I cannot answer it all, but i try on some parts:
Is there some reason that the “most asynchronous” behavior—i.e., don’t
consume the collection before returning, and don’t wait for each
future to complete before moving on to the next—isn’t represented
here?
If you have dependent calculations and a limited number of threads, you can experience deadlocks. For example you have two futures depending on a third one (all three in the list of futures) and only two threads, you can experience a situation where the first two futures block all two threads and the third one never gets executed. (Of course, if your pool size is one, i.e. zou execute one calculation after the other, you can get similar situations)

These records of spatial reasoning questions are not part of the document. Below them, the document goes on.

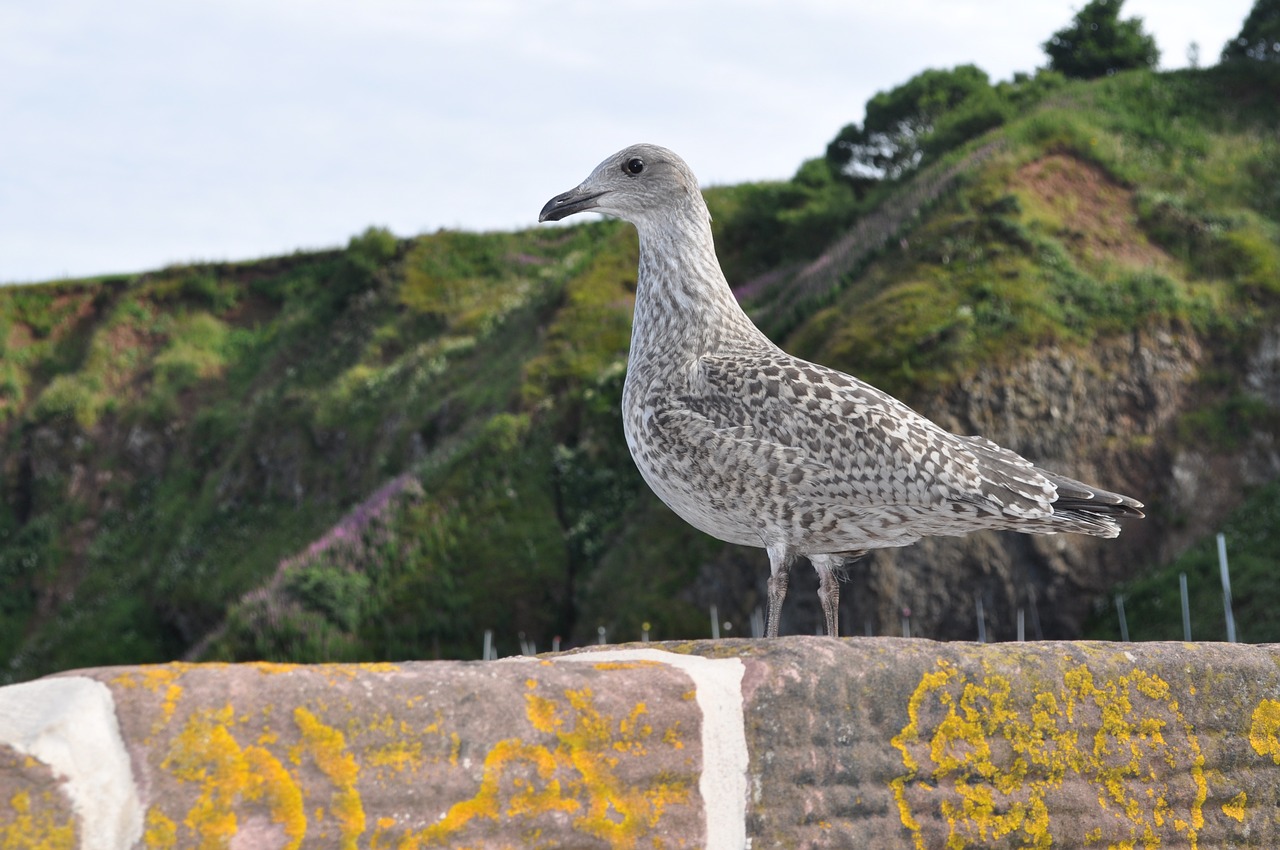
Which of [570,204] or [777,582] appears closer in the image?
[777,582]

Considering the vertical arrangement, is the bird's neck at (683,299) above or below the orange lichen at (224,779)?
above

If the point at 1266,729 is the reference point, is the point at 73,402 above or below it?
above

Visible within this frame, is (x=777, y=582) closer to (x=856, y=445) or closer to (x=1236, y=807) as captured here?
(x=856, y=445)

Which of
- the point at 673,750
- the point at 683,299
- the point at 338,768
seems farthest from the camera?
the point at 683,299

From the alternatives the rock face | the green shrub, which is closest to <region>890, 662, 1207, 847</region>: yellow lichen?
the rock face

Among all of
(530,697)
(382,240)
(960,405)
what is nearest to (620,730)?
(530,697)

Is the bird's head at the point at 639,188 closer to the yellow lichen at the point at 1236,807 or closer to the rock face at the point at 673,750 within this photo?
the rock face at the point at 673,750

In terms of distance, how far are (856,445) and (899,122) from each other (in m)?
33.3

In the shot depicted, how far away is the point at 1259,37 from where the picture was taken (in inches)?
1351

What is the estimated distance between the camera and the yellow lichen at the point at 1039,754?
10.2 ft

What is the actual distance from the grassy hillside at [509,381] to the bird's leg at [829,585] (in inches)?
558

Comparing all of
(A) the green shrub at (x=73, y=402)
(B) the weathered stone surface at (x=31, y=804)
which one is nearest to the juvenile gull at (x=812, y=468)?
(B) the weathered stone surface at (x=31, y=804)

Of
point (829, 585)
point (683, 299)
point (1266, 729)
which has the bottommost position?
point (1266, 729)

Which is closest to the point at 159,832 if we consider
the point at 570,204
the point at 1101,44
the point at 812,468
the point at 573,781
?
the point at 573,781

To solve this, you need one thread per future, without any limitation. This works for small lists of futures, but not for big one. So if you run all in parallel, you will get a situation where small examples will run in all cases and bigger one will deadlock. (Example: Developer tests run fine, production deadlocks).
Is there a “correct” behavior for this operation on lists and streams?
I think it is impossible with futures. If you know something more of the dependencies, or when you know for sure that the calculations will not block, a more concurrent solution might be possible. But executing lists of futures looks for me “broken by design”. Best solution seems one, that will already fail for small examples for deadlocks (i.e. execute one Future after the other).
Scalaz futures with lists: do wait for each future to complete.
I think scalaz uses for comprehensions internally for traversal. With for comprehensions, it is not guaranteed that the calculations are independent. So I guess that Scalaz is doing the right thing here with for comprehensions: Doing one calculation after the other. In the case of futures, this will always work, given you have unlimited threads in you operating system.
So in other words: You see just an artifact of how for comprehensions (must) work.
I hope this makes some sense.